Bujutsu or martial techniques, which originally were used for killing and destruction from ancient times, have come to be called budo or martial ways today. There were times when the martial arts could more appropriately have been called “ways of killing”.

Although there is a term “sword of justice”, the answer to the question of what justice is, is still elusive. What is called justice based on the judgement or an individual or group seems to be justice in terms of the “self of the individual, group or nation. So-called justice in history has sometimes been beyond comprehension depending on how one conceives of the term.

Many martial artists have said that martial arts are spiritual or mental.
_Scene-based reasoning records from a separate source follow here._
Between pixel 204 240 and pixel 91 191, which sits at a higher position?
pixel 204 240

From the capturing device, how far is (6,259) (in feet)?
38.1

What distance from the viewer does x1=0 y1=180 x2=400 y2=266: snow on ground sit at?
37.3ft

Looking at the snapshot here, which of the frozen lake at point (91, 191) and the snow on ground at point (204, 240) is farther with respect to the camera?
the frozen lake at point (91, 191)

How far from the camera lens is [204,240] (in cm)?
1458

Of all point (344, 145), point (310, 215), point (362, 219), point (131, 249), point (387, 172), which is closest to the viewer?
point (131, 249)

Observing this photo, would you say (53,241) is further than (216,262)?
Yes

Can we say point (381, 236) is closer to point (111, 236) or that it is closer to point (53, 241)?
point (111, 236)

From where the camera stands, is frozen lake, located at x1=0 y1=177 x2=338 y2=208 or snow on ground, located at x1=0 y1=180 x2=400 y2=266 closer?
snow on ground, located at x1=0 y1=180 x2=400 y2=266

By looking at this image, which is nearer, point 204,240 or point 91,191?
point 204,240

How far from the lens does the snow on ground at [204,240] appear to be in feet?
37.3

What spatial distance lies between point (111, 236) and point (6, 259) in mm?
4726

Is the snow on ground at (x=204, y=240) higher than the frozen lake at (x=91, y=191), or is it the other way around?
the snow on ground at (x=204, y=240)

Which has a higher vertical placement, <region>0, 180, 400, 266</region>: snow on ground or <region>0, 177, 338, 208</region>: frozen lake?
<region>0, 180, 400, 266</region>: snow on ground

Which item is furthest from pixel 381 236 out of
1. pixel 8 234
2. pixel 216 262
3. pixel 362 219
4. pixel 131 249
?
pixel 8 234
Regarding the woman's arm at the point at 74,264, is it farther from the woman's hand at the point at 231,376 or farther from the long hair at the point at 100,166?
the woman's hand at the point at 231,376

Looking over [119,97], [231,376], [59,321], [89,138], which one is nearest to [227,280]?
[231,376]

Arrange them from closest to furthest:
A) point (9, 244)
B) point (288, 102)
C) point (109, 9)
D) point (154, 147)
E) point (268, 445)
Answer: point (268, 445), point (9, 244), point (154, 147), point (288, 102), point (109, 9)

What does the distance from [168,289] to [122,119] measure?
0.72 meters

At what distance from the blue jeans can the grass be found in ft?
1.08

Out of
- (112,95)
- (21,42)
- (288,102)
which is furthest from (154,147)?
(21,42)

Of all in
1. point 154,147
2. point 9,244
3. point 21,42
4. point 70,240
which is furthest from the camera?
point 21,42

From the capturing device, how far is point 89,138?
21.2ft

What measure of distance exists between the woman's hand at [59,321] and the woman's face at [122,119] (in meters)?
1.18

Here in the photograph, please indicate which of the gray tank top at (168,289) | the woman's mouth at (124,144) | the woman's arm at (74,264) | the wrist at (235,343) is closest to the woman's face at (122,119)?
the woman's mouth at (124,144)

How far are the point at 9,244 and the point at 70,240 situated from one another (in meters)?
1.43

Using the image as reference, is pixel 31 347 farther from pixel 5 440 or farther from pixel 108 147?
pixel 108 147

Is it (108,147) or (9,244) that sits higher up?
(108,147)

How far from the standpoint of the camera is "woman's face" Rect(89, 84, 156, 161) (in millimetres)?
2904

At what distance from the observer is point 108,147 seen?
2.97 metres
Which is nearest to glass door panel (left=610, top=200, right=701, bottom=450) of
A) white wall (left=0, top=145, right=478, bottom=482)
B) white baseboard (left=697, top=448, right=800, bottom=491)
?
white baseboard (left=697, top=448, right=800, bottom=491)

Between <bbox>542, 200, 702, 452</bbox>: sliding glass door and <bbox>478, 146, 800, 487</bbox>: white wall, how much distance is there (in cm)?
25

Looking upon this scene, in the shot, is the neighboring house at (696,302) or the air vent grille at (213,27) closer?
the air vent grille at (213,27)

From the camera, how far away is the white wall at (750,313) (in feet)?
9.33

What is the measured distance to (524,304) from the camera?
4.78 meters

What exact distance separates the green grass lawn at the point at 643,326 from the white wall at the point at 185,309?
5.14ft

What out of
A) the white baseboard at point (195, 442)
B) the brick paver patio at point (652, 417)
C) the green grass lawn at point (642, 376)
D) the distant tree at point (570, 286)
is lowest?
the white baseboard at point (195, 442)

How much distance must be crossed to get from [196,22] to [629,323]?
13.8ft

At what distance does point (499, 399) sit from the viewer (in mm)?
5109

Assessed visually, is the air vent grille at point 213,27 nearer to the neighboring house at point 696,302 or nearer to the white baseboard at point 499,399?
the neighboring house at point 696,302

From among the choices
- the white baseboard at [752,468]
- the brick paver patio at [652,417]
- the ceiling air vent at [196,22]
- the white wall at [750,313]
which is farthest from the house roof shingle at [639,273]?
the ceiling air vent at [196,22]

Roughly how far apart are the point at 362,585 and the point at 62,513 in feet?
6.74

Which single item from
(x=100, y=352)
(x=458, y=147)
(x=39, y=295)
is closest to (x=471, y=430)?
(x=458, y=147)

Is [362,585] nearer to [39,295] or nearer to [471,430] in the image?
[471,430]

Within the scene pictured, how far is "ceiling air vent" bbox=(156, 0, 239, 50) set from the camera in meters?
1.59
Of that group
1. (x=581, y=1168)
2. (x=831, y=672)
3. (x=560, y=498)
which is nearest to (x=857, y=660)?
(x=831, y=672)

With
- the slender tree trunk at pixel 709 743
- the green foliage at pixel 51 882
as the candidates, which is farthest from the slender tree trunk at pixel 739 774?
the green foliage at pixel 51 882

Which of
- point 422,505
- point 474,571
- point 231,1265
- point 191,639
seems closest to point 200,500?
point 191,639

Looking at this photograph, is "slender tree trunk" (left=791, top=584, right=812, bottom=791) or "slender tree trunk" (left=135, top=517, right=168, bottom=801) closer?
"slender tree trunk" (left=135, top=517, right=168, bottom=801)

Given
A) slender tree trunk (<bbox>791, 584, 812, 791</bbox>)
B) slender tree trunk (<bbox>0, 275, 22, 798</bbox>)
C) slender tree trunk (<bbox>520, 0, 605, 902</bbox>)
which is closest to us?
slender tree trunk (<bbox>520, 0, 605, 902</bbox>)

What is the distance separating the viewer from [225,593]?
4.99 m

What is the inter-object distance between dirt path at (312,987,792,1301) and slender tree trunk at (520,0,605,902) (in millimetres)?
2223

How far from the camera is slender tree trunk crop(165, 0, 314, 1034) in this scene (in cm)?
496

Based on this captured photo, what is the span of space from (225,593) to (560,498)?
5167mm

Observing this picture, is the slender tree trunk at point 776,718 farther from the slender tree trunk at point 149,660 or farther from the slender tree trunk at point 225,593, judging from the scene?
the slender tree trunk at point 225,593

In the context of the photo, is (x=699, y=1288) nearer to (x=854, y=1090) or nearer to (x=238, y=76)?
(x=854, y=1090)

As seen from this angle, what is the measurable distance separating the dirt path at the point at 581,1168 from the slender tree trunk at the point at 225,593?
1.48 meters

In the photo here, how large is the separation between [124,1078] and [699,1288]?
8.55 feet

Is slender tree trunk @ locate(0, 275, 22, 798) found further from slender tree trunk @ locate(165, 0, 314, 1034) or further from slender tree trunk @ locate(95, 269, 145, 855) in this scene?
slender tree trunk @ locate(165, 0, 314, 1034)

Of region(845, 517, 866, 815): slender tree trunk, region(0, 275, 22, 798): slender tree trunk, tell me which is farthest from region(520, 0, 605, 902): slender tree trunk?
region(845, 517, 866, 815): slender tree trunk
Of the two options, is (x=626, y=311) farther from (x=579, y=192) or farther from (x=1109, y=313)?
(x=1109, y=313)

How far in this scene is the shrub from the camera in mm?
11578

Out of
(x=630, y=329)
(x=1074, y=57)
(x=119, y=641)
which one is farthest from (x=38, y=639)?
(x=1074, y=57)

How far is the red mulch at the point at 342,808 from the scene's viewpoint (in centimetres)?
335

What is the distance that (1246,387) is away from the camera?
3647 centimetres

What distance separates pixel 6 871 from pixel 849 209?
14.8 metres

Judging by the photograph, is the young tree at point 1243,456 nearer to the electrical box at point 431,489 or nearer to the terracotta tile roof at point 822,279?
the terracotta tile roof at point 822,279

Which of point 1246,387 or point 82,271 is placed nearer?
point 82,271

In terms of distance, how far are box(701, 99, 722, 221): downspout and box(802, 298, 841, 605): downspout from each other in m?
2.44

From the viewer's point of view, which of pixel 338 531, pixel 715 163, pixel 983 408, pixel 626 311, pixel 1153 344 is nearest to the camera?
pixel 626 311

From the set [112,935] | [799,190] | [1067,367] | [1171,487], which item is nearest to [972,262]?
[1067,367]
Then what is the spirit? There is something too abstract about this notion to allow a clear understanding. Martial arts and techniques are used only in circumstances where individuals or friends fight against each other. This fact alone shows the actual ways in which bujutsu or martial techniques have been used. Of course, some historical events undoubtedly occurred for the sake of justice. But is killing other humans the right thing to do? The consequences of the idea of the spirituality of martial arts should definitely prove whether they are right or wrong or somewhere in between. An evaluation of their consequences is necessary. If the martial art spirit is indeed the starting point for this evaluation, the origin of that spirit becomes a major issue. Is justice merely a word which has been used since ancient times in a casual manner mainly out of habit? Even when the idea of justice is interpreted in a positive light, one should refrain from drawing one’s sword indiscriminately. It seems that it is generally understood only from an idealistic point of view that martial arts and weapons should not be used for evil deeds. On the other hand, such idealistic views which hold that martial arts are spiritual are never wrong. They also serve to keep people from fighting against one another to a certain extent. Basically speaking, it is of critical importance that this “martial spirit” Be clearly defined so that many persons of goodwill not only in Japan, but throughout the entire world can understand the concept clearly.

“Might makes right, and losers are always in the wrong,” was a proverb often heard until the first naif of the Meiji Period. This idea on an individual level becomes “virtue triumphs over evil”. Thus, it created the concept and belief that might always wins. It is a belief widely held not only in Japan, but all over the world.

Japan became the “rebel army” of world history in the 20th cen-ture after the Second World War ended in our defeat. As a result, senior statesmen and national leaders who were responsible for the defeat were put on international trial. Those who were war leaders were hanged as war criminals. However, with civilization still in progress, historical evaluations and judgements as to which nations were right and which were not will have to wait until historians of the future can determine the truth in a convincing manner. Still, it is also an undeniable fact that history has proven that might usually wins.

The true martial art which Morihei was trying to discover became more and more evident as he furthered his research and training over the years. Since human beings have eternal life in the triangle of the three worlds -the world of appearances, the hidden world and the divine world - judgements of rightness or wrongness in the phenomenal world that accompany human existence should not be made only to provide historical explanations of justice wherein the three worlds are discriminated. Rather, judgements should be based on the idea of the unity of the three worlds so that virtue and evil become self-evident. Viewed in this manner, the armed struggles which have been recorded for the last several thousand years up to the present reveal the above truth even more vividly as the world population increases and human exchange becomes more frequent and complex.